TO BE DONE ->
Render every line of the rows below as a numbered list, skipping blank lines and leaving out the pictures.

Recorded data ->
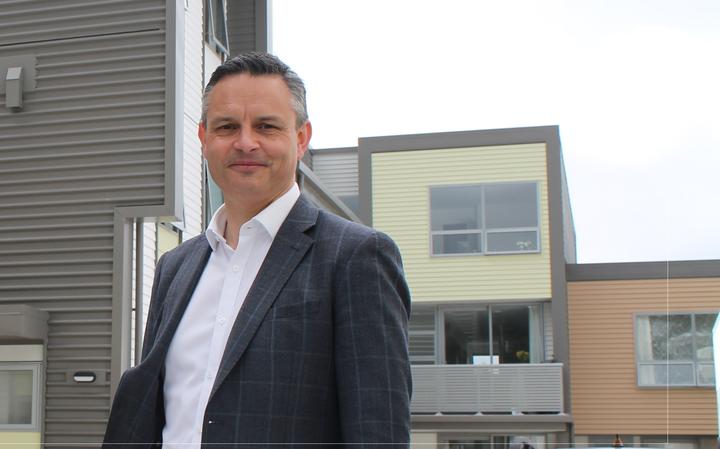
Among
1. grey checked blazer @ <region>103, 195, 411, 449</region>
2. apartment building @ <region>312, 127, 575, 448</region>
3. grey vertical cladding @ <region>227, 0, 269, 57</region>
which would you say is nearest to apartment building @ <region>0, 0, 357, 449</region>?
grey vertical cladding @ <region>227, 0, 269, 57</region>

PROBLEM SOLUTION ->
1. Among
2. 1. grey checked blazer @ <region>103, 195, 411, 449</region>
3. 2. apartment building @ <region>312, 127, 575, 448</region>
4. 3. grey vertical cladding @ <region>227, 0, 269, 57</region>
5. which would you say is nearest to apartment building @ <region>0, 0, 357, 449</region>?
6. grey vertical cladding @ <region>227, 0, 269, 57</region>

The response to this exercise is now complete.